Report how many lines in the entries contain the string "under", treating uppercase and lowercase as distinct. Give only the number.

::::::::::

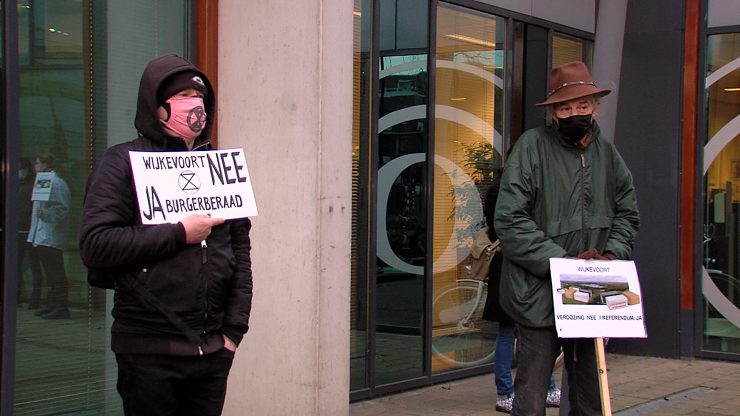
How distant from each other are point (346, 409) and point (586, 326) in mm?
2052

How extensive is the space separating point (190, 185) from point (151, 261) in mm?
336

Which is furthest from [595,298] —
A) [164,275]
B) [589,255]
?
[164,275]

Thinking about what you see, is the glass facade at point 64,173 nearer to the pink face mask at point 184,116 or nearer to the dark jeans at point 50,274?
the dark jeans at point 50,274

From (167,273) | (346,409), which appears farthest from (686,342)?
(167,273)

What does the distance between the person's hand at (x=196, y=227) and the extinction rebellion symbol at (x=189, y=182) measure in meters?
0.15

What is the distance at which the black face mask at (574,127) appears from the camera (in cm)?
454

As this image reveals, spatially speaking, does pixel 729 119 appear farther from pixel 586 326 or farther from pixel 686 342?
pixel 586 326

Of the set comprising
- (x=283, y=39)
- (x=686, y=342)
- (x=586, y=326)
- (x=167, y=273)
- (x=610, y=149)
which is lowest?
(x=686, y=342)

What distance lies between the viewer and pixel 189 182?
331 centimetres

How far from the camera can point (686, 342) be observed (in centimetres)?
936

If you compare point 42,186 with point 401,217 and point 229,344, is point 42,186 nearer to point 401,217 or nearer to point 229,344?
point 229,344

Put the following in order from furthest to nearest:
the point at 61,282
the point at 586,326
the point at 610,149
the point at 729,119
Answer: the point at 729,119 < the point at 61,282 < the point at 610,149 < the point at 586,326

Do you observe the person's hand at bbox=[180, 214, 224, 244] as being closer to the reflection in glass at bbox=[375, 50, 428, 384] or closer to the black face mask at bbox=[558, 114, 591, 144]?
the black face mask at bbox=[558, 114, 591, 144]

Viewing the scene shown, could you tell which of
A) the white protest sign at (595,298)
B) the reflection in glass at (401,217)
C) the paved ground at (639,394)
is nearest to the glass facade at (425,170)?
the reflection in glass at (401,217)
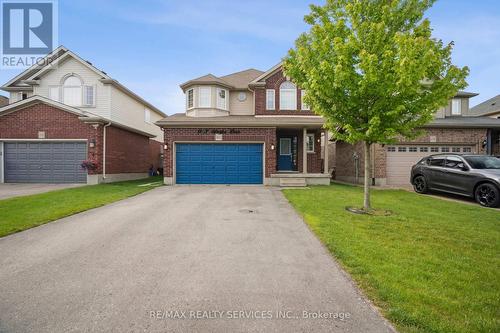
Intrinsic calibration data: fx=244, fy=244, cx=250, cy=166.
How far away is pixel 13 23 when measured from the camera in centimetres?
1266

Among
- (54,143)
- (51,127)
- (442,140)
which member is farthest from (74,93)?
(442,140)

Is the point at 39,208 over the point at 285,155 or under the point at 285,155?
under

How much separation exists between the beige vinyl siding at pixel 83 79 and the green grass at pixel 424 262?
16559 mm

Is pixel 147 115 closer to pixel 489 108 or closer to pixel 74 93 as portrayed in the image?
pixel 74 93

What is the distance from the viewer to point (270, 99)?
16625mm

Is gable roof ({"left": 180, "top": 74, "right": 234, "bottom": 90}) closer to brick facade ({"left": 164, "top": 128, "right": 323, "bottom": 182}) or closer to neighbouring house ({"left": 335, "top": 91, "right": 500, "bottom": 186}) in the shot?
brick facade ({"left": 164, "top": 128, "right": 323, "bottom": 182})

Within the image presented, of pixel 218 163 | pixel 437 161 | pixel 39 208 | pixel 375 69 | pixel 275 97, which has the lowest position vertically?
pixel 39 208

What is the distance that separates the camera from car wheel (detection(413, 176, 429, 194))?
11266mm

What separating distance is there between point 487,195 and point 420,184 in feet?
9.44

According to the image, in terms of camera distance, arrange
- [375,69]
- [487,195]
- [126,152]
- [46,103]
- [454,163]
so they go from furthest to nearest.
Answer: [126,152] → [46,103] → [454,163] → [487,195] → [375,69]

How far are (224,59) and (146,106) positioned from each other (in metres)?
9.57

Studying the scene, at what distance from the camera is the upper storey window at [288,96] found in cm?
1658

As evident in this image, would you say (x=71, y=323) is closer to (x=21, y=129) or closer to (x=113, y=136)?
(x=113, y=136)

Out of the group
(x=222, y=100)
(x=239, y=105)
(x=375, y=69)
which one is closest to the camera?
(x=375, y=69)
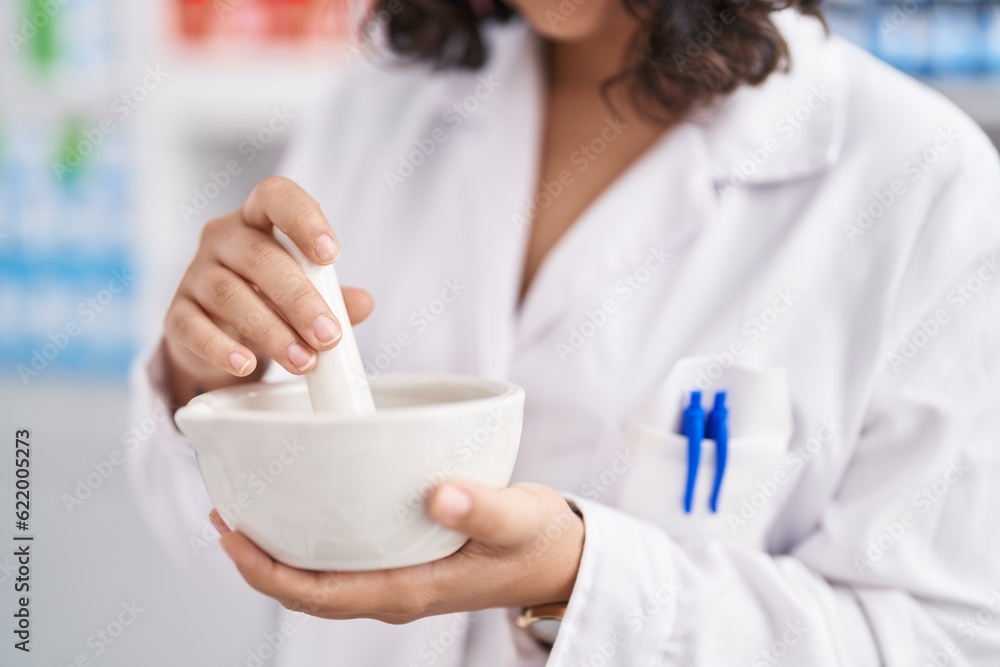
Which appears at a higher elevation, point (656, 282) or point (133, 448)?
point (656, 282)

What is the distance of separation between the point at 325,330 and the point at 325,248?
0.05m

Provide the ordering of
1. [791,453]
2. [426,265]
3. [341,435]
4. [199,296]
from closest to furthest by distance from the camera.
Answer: [341,435] → [199,296] → [791,453] → [426,265]

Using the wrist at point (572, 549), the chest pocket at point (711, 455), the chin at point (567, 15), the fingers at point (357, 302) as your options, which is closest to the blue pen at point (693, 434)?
the chest pocket at point (711, 455)

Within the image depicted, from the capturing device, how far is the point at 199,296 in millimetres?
594

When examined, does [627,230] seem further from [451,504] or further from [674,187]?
[451,504]

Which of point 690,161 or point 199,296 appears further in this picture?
point 690,161

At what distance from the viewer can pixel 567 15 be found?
812mm

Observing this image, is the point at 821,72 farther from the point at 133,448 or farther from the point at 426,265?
the point at 133,448

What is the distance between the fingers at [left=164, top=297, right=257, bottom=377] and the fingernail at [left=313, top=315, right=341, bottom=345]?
0.06 m

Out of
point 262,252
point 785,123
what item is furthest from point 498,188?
point 262,252

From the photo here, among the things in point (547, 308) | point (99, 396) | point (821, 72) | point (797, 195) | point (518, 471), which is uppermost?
point (821, 72)

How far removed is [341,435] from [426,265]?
48 cm

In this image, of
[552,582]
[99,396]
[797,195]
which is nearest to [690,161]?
[797,195]

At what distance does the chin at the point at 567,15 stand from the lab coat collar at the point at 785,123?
0.14 m
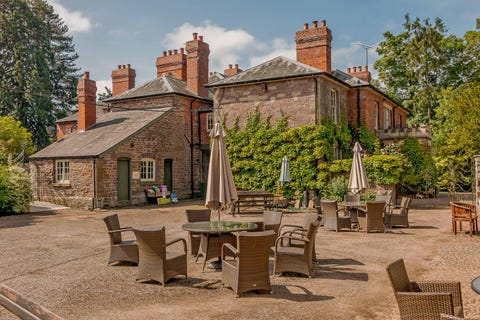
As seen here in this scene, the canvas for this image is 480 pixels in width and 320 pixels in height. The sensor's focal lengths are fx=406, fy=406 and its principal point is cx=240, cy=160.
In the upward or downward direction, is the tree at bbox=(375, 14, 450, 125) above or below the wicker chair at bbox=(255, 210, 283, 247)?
above

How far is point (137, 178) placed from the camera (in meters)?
21.6

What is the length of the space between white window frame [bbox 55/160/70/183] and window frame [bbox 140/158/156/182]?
375cm

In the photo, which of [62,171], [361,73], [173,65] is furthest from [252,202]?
[361,73]

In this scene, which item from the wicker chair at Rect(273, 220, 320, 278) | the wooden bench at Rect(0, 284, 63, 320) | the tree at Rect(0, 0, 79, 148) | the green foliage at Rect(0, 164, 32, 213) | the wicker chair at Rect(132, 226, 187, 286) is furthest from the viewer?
the tree at Rect(0, 0, 79, 148)

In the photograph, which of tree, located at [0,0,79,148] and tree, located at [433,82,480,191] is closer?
tree, located at [433,82,480,191]

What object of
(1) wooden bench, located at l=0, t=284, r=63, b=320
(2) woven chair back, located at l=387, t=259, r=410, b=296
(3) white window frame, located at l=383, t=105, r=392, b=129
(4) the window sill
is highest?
(3) white window frame, located at l=383, t=105, r=392, b=129

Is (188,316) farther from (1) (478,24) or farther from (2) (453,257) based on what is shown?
(1) (478,24)

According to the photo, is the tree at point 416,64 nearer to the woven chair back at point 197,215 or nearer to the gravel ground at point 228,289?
the gravel ground at point 228,289

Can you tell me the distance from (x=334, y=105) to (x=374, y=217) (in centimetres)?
1134

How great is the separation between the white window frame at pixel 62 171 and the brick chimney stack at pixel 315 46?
1369 centimetres

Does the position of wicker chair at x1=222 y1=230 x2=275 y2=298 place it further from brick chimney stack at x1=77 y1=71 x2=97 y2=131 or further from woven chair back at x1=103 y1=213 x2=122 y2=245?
brick chimney stack at x1=77 y1=71 x2=97 y2=131

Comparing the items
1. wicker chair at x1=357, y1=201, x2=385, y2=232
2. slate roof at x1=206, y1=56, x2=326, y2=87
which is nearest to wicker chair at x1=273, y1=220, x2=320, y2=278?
wicker chair at x1=357, y1=201, x2=385, y2=232

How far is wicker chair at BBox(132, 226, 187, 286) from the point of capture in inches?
251

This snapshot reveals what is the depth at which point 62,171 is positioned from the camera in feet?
70.9
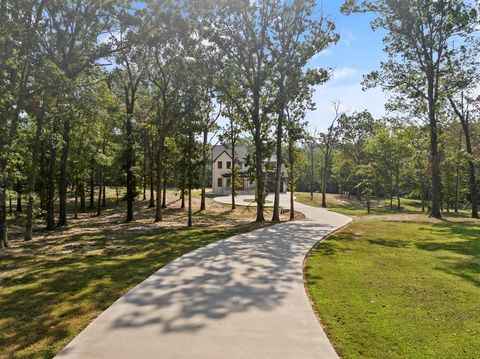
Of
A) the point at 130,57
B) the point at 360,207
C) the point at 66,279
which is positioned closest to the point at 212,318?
the point at 66,279

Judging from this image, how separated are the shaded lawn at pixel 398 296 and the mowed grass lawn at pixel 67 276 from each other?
15.4 feet

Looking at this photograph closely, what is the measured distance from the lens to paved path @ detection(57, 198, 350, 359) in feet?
17.8

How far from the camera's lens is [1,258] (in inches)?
539

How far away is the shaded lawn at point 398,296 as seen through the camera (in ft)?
19.3

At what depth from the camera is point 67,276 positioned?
1038 centimetres

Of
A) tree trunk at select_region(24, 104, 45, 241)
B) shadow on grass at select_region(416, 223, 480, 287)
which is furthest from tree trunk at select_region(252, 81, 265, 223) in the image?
tree trunk at select_region(24, 104, 45, 241)

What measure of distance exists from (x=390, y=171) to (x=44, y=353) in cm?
5098

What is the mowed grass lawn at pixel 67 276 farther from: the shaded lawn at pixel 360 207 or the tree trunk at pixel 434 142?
the shaded lawn at pixel 360 207

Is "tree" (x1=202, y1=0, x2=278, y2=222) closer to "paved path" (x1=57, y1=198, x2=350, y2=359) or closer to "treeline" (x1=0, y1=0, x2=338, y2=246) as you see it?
"treeline" (x1=0, y1=0, x2=338, y2=246)

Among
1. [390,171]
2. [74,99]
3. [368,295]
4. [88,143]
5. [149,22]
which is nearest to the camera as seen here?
[368,295]

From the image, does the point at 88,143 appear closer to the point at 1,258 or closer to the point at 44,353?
the point at 1,258

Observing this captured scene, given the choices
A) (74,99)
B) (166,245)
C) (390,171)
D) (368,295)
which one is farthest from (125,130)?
(390,171)

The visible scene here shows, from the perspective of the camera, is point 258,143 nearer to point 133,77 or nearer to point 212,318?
point 133,77

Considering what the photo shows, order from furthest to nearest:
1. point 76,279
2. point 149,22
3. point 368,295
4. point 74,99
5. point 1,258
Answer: point 149,22 → point 74,99 → point 1,258 → point 76,279 → point 368,295
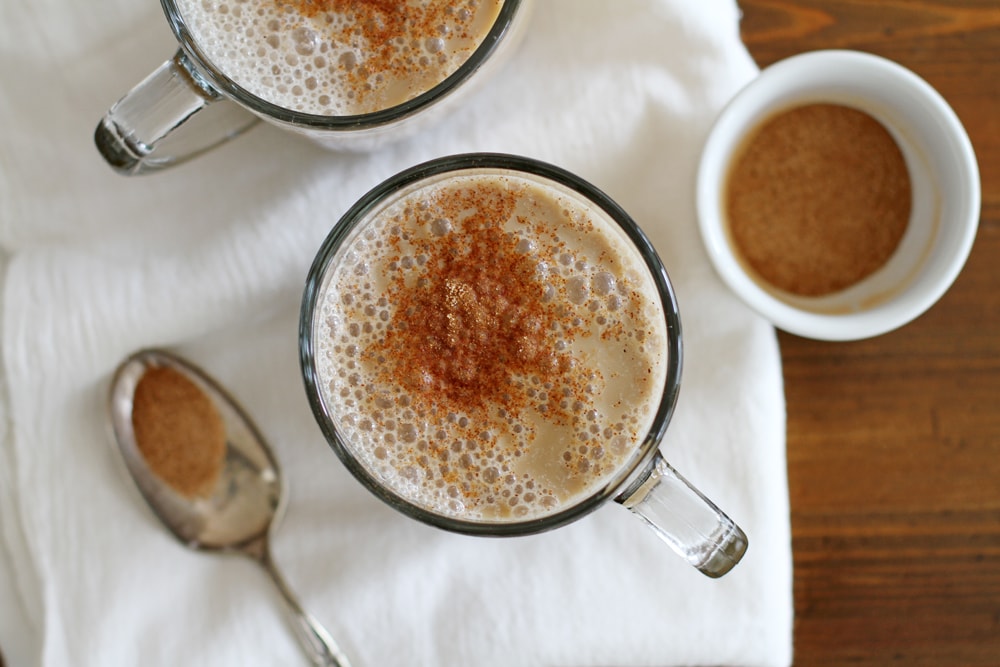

::::::::::

§ PROBLEM SOLUTION
2